-- Opening Marker --

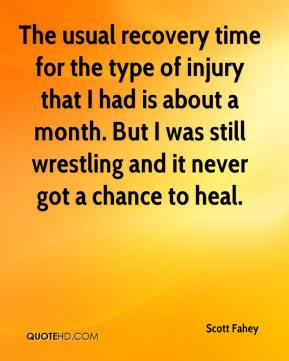 Scott Fahey  - The usual recovery time for the type of injury that I had is about a month. But I was still wrestling and it never got a chance to heal.
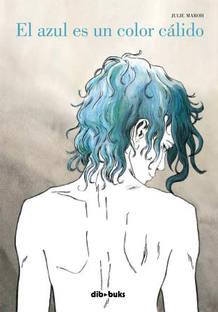 Portada de 'El azul es un color cálido', de Julie Maroh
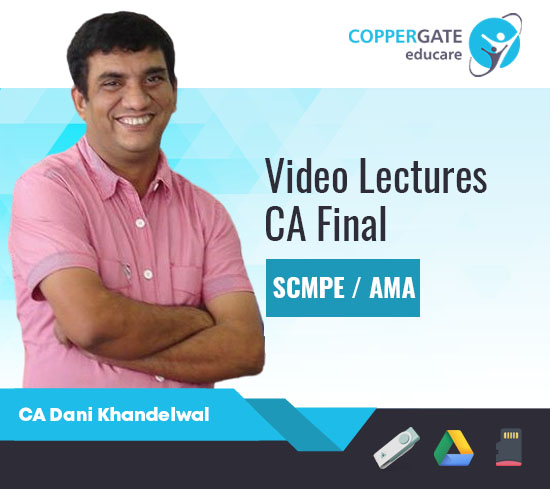 CA Final New/Old SCMPE/AMA by CA Dani Khandelwal [Full Course/Crash Course/LMR] – Offer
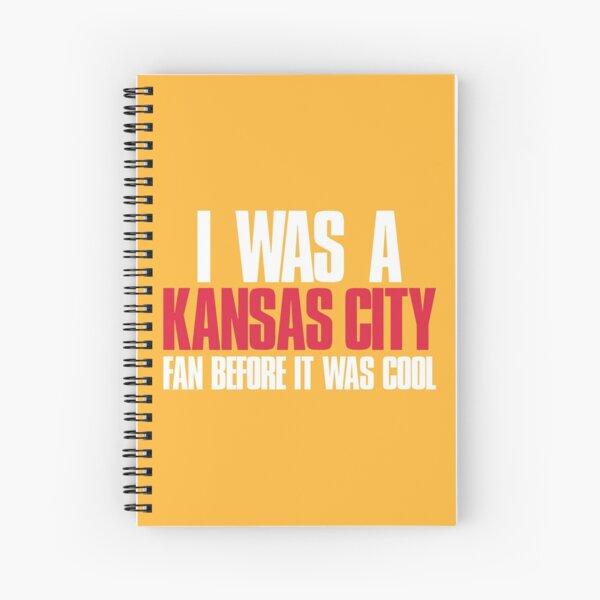 I was a Kansas City Fan before it was cool Sports Fan Spiral Notebook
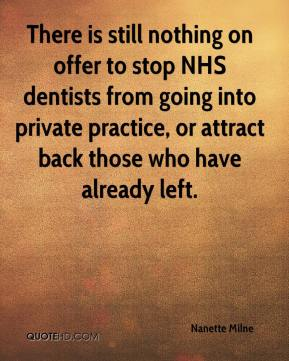 Nanette Milne  - There is still nothing on offer to stop NHS dentists from going into private practice, or attract back those who have already left.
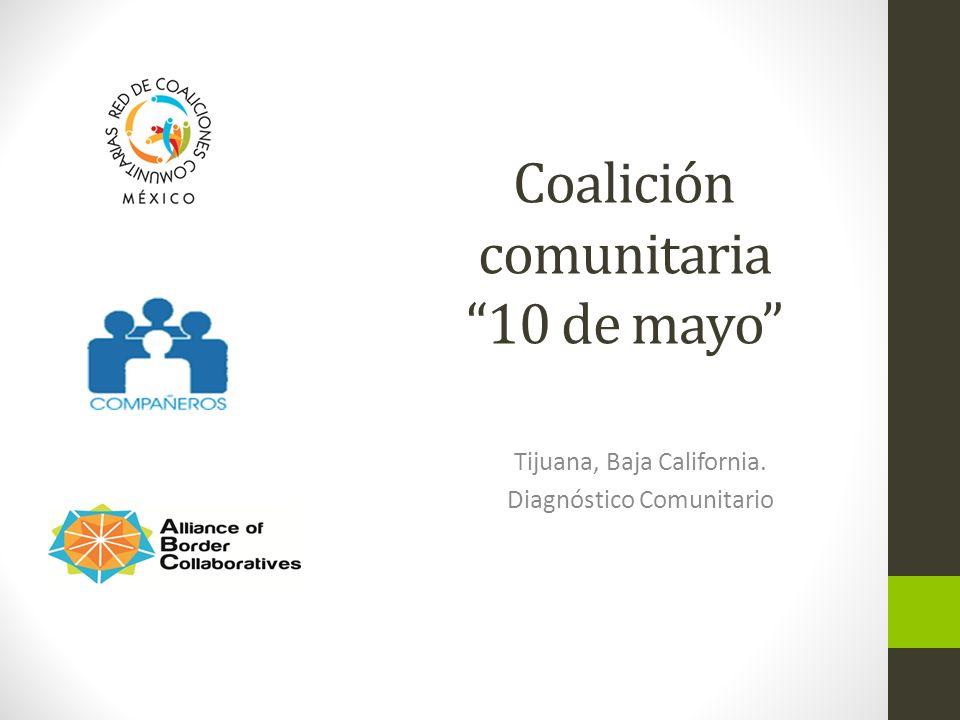 Coalición comunitaria 10 de mayo Tijuana, Baja California. Diagnóstico Comunitario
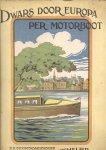 Auteur (onbekend) - Dwars door Europa per motorboot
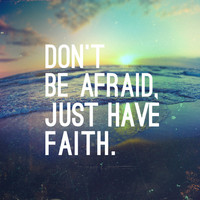 JUST HAVE FAITH Art Print by Pocket Fuel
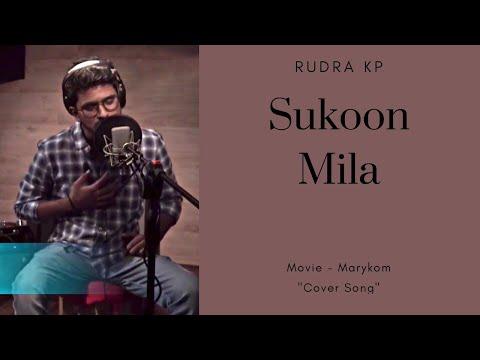 Sukoon Mila | Marykom | Live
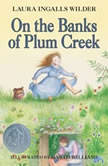 On the Banks of Plum Creek, Laura Ingalls Wilder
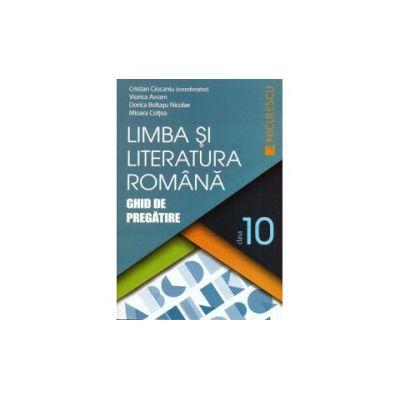 Limba si Literatura Romana- Ghid de Pregatire - Clasa 10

-- Closing Marker --

● **REQUIRED ACTION**
Write out again every line above exactly as given; the pictures do not belong in the copy.

● **TASK SOLUTION**
 Scott Fahey  - The usual recovery time for the type of injury that I had is about a month. But I was still wrestling and it never got a chance to heal.
 Portada de 'El azul es un color cálido', de Julie Maroh
 CA Final New/Old SCMPE/AMA by CA Dani Khandelwal [Full Course/Crash Course/LMR] – Offer
 I was a Kansas City Fan before it was cool Sports Fan Spiral Notebook
 Nanette Milne  - There is still nothing on offer to stop NHS dentists from going into private practice, or attract back those who have already left.
 Coalición comunitaria 10 de mayo Tijuana, Baja California. Diagnóstico Comunitario
 Auteur (onbekend) - Dwars door Europa per motorboot
 JUST HAVE FAITH Art Print by Pocket Fuel
 Sukoon Mila | Marykom | Live
 On the Banks of Plum Creek, Laura Ingalls Wilder
 Limba si Literatura Romana- Ghid de Pregatire - Clasa 10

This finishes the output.